Another view

Another view

One of the primary reasons we experience the horse as resistant and even threatening is that they threaten our sense of worthiness. While true of all of us, it is particularly true in dressage. Instructors, trainers. and those who lay pretense to expertise frequently find themselves so placed.

Then, if and when simple aggression fails to secure the results desired, all too often our vanity finds technical excuses and bits and other devices obtained from the tack shop to inflict our will. If these fail, then our “science” consists in upping the aggression.

The experienced “horse person” who knows what is socially acceptable, knows how to apply these devices to force an obedience which could have been obtained by simple, but educated kindness most easily. Then by the weight of common judgment the abuse of the horse is deemed necessary. Fame and gain await those who can cloak their aggressions.

The simple solution of kindness is to understand that posture is the first step and when we or the horse feels unworthy what follows is a mental state of bewilderment which is distressed or obnoxious.
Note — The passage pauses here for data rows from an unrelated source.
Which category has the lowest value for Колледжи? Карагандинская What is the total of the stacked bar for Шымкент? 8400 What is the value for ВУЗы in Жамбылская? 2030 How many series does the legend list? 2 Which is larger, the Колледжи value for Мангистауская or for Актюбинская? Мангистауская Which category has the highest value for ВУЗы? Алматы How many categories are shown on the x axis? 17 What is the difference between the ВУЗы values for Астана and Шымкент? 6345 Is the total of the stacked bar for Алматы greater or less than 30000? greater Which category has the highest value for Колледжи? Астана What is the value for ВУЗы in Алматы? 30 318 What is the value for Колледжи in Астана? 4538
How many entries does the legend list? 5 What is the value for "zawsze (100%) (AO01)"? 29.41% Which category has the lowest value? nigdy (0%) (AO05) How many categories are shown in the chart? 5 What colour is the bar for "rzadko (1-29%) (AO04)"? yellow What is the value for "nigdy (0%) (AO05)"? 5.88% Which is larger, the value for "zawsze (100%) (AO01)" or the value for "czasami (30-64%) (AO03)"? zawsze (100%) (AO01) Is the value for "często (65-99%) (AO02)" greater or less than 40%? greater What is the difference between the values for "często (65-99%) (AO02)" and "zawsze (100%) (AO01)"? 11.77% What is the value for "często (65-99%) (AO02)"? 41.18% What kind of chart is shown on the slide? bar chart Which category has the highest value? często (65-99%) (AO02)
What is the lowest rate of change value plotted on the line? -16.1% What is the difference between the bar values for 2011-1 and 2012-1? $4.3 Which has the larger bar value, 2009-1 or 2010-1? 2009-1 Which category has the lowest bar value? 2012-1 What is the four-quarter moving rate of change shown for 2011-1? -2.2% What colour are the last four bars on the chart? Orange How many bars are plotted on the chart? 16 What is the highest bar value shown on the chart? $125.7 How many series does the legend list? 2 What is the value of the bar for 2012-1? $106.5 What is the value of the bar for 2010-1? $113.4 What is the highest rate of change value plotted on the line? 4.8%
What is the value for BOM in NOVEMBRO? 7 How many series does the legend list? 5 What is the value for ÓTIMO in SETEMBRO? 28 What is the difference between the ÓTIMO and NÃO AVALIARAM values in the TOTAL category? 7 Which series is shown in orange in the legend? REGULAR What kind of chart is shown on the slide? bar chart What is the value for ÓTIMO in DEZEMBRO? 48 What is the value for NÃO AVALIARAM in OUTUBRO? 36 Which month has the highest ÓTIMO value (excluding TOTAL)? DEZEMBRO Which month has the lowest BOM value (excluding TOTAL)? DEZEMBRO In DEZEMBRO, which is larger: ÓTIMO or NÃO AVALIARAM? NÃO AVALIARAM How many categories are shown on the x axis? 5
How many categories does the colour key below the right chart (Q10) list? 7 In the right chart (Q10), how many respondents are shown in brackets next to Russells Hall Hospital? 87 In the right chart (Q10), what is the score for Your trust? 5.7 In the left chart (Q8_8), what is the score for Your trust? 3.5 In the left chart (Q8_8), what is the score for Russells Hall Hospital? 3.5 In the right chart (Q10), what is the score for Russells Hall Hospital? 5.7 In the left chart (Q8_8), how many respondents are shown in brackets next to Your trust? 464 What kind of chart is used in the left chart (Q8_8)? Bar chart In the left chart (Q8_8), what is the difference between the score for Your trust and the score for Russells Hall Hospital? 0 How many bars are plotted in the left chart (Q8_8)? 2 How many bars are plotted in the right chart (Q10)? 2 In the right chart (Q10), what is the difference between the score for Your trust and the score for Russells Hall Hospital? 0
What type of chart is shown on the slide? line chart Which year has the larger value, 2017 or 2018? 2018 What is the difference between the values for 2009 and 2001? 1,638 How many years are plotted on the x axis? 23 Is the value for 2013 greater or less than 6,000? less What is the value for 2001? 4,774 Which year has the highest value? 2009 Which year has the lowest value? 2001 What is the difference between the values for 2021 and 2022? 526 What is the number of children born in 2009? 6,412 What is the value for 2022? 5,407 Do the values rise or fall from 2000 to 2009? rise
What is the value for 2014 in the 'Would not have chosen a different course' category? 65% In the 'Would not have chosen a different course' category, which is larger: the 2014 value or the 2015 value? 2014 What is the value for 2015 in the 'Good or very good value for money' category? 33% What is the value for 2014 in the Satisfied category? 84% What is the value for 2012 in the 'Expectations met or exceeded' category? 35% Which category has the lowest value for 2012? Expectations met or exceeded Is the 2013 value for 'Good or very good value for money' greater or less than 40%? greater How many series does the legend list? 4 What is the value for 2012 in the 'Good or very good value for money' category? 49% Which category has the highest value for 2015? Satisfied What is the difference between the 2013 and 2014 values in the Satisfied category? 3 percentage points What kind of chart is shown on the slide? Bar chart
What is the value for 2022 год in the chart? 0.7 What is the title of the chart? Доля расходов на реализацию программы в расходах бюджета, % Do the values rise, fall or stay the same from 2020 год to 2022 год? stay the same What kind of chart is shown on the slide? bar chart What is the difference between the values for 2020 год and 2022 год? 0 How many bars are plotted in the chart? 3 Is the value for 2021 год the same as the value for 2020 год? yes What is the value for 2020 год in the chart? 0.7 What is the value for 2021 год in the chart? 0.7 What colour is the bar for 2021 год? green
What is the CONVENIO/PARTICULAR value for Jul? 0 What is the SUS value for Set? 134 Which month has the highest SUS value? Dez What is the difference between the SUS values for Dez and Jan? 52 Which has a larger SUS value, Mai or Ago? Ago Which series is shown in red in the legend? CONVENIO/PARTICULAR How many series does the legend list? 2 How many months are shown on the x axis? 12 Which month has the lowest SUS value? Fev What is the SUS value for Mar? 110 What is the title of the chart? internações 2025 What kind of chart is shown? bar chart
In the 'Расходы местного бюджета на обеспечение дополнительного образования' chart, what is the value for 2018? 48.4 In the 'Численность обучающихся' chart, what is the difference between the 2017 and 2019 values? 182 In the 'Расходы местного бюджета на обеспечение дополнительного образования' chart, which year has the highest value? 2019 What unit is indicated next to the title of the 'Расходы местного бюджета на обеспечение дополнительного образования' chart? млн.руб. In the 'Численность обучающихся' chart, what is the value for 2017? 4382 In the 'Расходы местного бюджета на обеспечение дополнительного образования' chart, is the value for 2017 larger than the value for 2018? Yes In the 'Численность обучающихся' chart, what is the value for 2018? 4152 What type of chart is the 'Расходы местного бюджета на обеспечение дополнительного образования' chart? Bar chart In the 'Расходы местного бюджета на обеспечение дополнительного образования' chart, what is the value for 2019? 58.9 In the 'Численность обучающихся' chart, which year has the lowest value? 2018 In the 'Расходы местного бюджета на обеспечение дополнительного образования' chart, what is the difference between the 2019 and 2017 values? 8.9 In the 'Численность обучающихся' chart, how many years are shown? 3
Mindful of posture and aware of placement, the horse learns to support the rider and the rider learns to allow the horse comfort.

The goodness of dressage is that it restores to the horse its basic sense of worthiness. This sense of value is awareness in action and is a goodness which seeks to balance concerns of mind and body.

From this place, fear and heavy emotions can take no hold in the mind which is trained. Simple equipment and kind application with educated clear communication are all that is needed.

A dressage of goodness is possible; deceptively meek, it controls with an invisible hand not by fighting the horses force but by cooperation with the energies present and directing those forces to a mutually desirable end.

Offering this possibility is not the same as training a horse or a rider and that is all that can be done in because language cannot encapsulate the experience of such a dressage. A dressage of goodness must be experienced first hand because it can never live in words. Words can only seek to suggest the reality with the hope of seduction for the sake of the horse.